The Ellison Medical Foundation has selected Amy Ralston, an assistant professor of molecular, cell, and developmental biology at UC Santa Cruz, as a New Scholar in Aging, providing $400,000 over four years to support her research on the biology of stem cells.
The unique ability of stem cells to produce large numbers of many different cell types in the body makes them an extremely valuable tool in regenerative medicine. But cells accumulate genetic defects with age, so stem cells derived from older patients may have limitations. Ralston will use the funding from the Ellison Medical Foundation to investigate the effects of aging on the quality of stem cells.
A major breakthrough in stem cell research was made by Japanese researchers who developed a technique to convert mature cell types into cells with the properties of embryonic stem cells. Like embryonic stem cells, these reprogrammed cells are "pluripotent," capable of producing many different cell types. As a result, stem cells for therapeutic uses could be derived from a patient's own cells, providing a perfect genetic match and eliminating the need for immunosuppressant drugs that patients must take to prevent rejection of foreign cells by the body.
According to Ralston, however, researchers still need to determine whether the reprogrammed cells differ from true embryonic stem cells in important ways.
"If we want to use them for clinical therapies, we have to understand how aging affects the quality of the stem cell you can make," she said. "They may have properties in common with embryonic stem cells, but they might also have properties in common with an 80-year-old patient, like an increased susceptibility to cancer."
Ralston's research will uncover new information about the aging process and could lead to new techniques for erasing the signs of aging from stem cells. She will also investigate other potential sources of pluripotent stem cells for therapeutic uses. One idea has been to derive stem cells from placental tissue, which could be obtained at birth and stored in a tissue bank as a source of eternally youthful stem cells for therapies later in life. But again, research is needed to assess the quality of stem cells provided by this approach.
"It's just an idea, and we don't really know how it would work," Ralston said. "We need to do comparisons of the quality of stem cells from different sources."

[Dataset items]
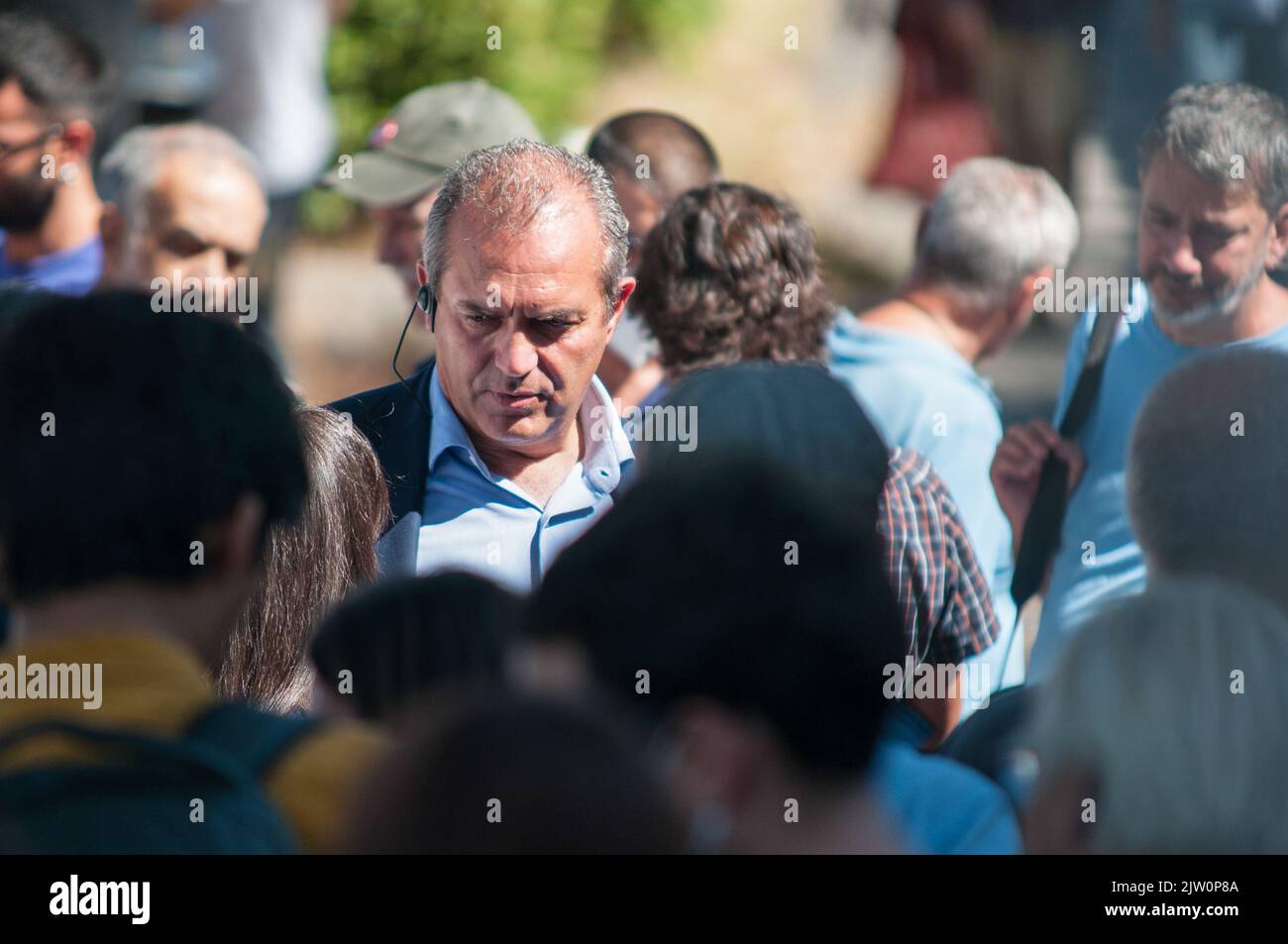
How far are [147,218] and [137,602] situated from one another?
2393 millimetres

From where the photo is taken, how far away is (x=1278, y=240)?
11.2 ft

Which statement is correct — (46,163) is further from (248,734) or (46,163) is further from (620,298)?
(248,734)

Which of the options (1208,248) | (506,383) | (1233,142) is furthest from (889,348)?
(506,383)

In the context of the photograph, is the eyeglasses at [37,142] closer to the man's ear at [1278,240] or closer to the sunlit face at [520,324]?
the sunlit face at [520,324]

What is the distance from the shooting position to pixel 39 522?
165 cm

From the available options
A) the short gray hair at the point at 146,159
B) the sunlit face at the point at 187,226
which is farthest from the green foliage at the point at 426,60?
the sunlit face at the point at 187,226

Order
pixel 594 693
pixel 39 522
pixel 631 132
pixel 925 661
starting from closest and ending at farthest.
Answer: pixel 594 693
pixel 39 522
pixel 925 661
pixel 631 132

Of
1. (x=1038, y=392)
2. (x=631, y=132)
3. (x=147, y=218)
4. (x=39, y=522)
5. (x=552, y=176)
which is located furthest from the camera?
(x=1038, y=392)

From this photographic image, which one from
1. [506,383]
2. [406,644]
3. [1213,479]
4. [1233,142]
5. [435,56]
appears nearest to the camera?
[406,644]

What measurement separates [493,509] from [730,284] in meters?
0.81

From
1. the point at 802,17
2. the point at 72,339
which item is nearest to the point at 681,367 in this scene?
the point at 72,339

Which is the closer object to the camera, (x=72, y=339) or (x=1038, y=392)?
(x=72, y=339)

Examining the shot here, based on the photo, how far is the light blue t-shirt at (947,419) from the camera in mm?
3248

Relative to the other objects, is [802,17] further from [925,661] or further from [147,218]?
[925,661]
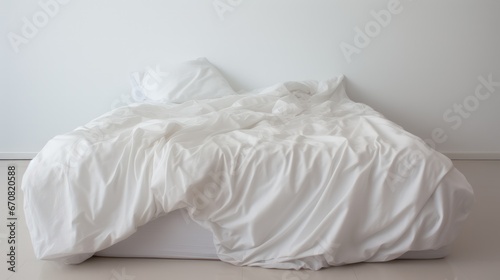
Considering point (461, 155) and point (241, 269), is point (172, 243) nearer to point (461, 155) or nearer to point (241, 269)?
point (241, 269)

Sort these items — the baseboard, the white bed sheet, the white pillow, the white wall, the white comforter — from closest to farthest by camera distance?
the white comforter → the white bed sheet → the white pillow → the white wall → the baseboard

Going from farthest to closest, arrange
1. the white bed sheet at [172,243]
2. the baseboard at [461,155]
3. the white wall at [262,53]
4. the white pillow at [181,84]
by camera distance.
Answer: the baseboard at [461,155] < the white wall at [262,53] < the white pillow at [181,84] < the white bed sheet at [172,243]

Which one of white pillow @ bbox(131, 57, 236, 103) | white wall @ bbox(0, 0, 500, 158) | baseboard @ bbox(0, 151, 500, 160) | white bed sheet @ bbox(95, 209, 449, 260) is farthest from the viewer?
baseboard @ bbox(0, 151, 500, 160)

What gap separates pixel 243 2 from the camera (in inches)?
152

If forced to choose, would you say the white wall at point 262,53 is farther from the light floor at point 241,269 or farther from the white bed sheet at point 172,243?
the white bed sheet at point 172,243

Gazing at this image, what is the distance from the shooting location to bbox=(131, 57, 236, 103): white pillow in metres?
3.60

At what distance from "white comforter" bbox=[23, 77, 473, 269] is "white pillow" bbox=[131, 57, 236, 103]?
1.45 m

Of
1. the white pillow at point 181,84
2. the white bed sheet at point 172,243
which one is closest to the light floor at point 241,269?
Answer: the white bed sheet at point 172,243

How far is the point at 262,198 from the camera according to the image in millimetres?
2109

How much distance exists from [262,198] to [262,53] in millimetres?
2079

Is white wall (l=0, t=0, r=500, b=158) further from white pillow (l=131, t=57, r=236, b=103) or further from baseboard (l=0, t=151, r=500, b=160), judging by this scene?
white pillow (l=131, t=57, r=236, b=103)

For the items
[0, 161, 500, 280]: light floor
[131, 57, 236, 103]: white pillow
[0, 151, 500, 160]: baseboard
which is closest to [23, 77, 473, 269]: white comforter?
[0, 161, 500, 280]: light floor

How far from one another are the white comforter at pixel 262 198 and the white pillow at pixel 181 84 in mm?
1447

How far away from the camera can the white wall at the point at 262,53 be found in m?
3.86
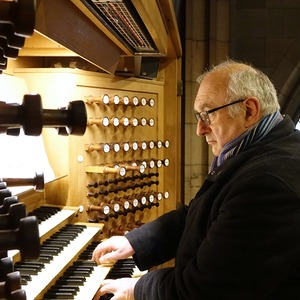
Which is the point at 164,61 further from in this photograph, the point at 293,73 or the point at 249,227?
the point at 249,227

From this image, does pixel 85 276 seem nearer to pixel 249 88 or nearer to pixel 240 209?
pixel 240 209

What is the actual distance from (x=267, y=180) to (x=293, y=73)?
12.0ft

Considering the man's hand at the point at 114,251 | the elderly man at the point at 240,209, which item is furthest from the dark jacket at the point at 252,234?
the man's hand at the point at 114,251

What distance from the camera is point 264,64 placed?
15.5 feet

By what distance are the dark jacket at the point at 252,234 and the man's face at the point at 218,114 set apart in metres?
0.12

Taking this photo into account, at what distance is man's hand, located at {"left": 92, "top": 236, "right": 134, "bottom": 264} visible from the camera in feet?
6.40

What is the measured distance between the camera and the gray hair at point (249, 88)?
5.28ft

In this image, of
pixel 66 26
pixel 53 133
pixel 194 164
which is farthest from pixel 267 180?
pixel 194 164

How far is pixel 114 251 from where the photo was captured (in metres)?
1.98

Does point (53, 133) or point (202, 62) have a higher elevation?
point (202, 62)

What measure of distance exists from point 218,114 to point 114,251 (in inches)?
30.6

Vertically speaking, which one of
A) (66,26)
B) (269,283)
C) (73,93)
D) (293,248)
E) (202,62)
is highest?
(202,62)

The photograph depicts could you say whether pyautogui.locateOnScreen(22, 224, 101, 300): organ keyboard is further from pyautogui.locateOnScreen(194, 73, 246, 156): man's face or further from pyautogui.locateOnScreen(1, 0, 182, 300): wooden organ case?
pyautogui.locateOnScreen(194, 73, 246, 156): man's face

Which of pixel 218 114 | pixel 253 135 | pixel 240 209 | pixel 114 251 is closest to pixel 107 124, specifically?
pixel 114 251
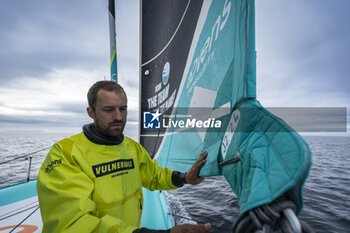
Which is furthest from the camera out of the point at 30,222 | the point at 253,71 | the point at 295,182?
the point at 30,222

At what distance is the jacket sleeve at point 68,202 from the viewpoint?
73 cm

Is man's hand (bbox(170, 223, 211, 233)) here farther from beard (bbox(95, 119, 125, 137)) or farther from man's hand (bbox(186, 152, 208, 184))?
beard (bbox(95, 119, 125, 137))

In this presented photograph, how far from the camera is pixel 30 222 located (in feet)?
6.89

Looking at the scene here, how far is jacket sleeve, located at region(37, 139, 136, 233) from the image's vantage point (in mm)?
729

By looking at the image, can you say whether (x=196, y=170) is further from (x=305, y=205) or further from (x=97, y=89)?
(x=305, y=205)

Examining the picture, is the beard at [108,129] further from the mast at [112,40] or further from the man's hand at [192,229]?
the mast at [112,40]

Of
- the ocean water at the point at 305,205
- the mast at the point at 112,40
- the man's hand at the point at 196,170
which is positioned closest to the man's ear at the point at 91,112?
the man's hand at the point at 196,170

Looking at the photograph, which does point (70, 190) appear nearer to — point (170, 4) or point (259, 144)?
point (259, 144)

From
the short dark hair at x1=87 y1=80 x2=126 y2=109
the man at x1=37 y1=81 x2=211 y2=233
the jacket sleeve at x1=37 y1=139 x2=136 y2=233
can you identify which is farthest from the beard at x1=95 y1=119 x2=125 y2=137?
the jacket sleeve at x1=37 y1=139 x2=136 y2=233

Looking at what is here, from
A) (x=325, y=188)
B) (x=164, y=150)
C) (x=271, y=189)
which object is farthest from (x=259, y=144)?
(x=325, y=188)

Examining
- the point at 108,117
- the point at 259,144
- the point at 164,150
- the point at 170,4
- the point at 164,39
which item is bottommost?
the point at 164,150

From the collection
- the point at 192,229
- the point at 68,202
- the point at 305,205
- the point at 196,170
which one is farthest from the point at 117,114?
the point at 305,205

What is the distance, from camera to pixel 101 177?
100 centimetres

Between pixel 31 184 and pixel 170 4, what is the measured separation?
381cm
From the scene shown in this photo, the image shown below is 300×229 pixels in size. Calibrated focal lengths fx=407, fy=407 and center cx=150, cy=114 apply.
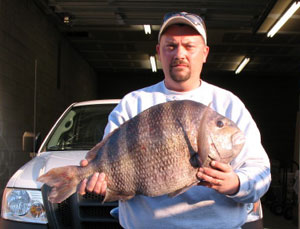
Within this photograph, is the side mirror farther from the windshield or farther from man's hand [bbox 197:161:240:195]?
man's hand [bbox 197:161:240:195]

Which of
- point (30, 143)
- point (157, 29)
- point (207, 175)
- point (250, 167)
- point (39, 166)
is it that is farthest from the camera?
point (157, 29)

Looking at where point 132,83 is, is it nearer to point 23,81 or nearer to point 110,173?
point 23,81

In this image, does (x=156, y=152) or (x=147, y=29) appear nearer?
(x=156, y=152)

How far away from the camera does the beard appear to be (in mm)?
1875

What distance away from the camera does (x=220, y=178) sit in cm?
155

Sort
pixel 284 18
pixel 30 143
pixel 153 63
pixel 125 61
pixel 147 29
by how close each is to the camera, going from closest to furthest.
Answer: pixel 30 143 < pixel 284 18 < pixel 147 29 < pixel 125 61 < pixel 153 63

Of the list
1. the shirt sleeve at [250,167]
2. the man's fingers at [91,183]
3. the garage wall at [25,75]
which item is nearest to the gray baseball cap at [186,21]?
the shirt sleeve at [250,167]

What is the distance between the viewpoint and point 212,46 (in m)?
13.9

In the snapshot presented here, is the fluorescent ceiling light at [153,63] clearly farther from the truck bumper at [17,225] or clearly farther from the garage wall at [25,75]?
the truck bumper at [17,225]

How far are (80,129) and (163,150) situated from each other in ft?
10.3

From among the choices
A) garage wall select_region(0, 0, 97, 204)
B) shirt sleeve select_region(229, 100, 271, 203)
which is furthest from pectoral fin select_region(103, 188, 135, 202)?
garage wall select_region(0, 0, 97, 204)

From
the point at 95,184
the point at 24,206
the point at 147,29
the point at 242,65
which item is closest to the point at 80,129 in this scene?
the point at 24,206

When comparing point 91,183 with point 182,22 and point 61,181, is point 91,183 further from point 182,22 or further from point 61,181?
point 182,22

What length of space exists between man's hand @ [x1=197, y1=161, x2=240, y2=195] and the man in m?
0.01
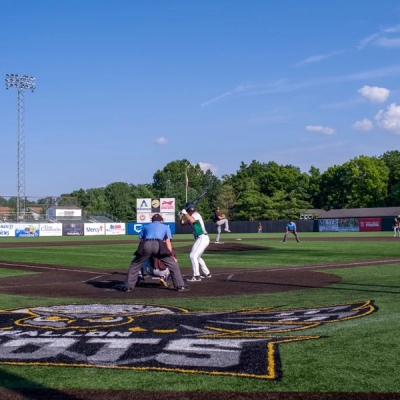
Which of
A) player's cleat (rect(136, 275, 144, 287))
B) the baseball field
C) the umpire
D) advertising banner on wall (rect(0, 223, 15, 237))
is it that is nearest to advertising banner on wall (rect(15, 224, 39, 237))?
advertising banner on wall (rect(0, 223, 15, 237))

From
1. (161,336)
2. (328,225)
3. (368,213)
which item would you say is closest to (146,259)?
(161,336)

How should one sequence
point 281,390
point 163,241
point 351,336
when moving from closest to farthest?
point 281,390 < point 351,336 < point 163,241

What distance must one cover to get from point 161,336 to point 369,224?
226 ft

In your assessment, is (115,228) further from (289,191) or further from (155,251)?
(155,251)

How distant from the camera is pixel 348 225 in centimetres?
7388

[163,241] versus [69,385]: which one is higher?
[163,241]

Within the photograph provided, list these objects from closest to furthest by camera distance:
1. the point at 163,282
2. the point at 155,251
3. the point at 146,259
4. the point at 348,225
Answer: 1. the point at 155,251
2. the point at 146,259
3. the point at 163,282
4. the point at 348,225

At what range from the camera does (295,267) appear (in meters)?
19.0

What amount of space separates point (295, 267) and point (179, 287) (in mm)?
7377

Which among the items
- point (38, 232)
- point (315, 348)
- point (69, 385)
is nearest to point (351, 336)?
point (315, 348)

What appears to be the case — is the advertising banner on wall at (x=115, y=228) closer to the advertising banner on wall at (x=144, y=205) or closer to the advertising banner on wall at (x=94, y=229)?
the advertising banner on wall at (x=94, y=229)

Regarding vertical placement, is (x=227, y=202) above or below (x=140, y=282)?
above

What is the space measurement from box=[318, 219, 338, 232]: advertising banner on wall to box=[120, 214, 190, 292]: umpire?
64.5 meters

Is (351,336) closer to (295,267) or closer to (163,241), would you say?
(163,241)
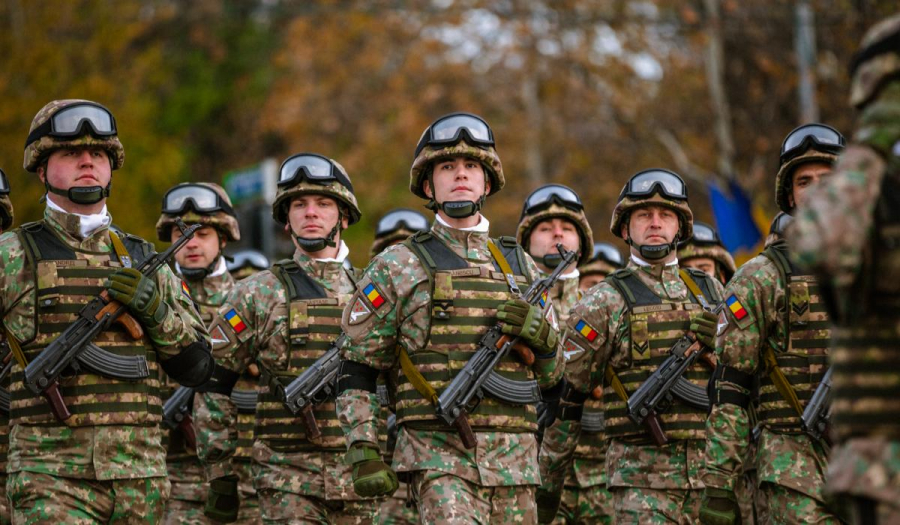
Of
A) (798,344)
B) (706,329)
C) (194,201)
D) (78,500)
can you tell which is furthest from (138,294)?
(194,201)

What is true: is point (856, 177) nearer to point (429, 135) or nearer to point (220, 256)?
point (429, 135)

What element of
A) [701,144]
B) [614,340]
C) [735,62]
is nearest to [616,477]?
[614,340]

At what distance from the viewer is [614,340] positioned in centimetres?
930

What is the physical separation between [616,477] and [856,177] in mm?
4486

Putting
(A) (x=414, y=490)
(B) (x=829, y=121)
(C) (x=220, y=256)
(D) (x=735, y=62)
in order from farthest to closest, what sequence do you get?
1. (D) (x=735, y=62)
2. (B) (x=829, y=121)
3. (C) (x=220, y=256)
4. (A) (x=414, y=490)

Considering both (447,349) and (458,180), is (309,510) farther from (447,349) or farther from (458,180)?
(458,180)

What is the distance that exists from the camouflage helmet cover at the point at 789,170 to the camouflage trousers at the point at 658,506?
1.92 m

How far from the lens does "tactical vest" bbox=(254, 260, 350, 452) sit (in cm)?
903

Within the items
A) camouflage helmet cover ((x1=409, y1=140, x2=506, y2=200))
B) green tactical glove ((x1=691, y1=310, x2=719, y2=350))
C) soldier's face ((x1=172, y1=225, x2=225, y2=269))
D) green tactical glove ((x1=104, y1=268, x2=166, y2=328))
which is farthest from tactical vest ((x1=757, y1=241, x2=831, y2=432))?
soldier's face ((x1=172, y1=225, x2=225, y2=269))

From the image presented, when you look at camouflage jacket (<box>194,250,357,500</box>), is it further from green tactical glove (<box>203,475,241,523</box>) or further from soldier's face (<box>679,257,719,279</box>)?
soldier's face (<box>679,257,719,279</box>)

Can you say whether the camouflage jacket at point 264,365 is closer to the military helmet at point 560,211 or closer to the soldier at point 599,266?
the military helmet at point 560,211

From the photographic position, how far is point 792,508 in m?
7.70

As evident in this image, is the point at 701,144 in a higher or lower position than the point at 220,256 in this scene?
higher

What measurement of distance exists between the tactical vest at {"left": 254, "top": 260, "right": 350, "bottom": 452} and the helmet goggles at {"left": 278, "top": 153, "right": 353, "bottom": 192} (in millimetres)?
603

- [Try it]
Answer these questions from the stem cell article:
1. How much money is the Ellison Medical Foundation providing, and over how many years?
2. Which researchers developed the technique to convert mature cell types into cells with the properties of embryonic stem cells?
3. What tissue could be obtained at birth and stored in a tissue bank as a source of stem cells?
Rely only on the stem cell article.

- [Response for this exercise]
1. $400,000 over four years.
2. Japanese researchers.
3. Placental tissue.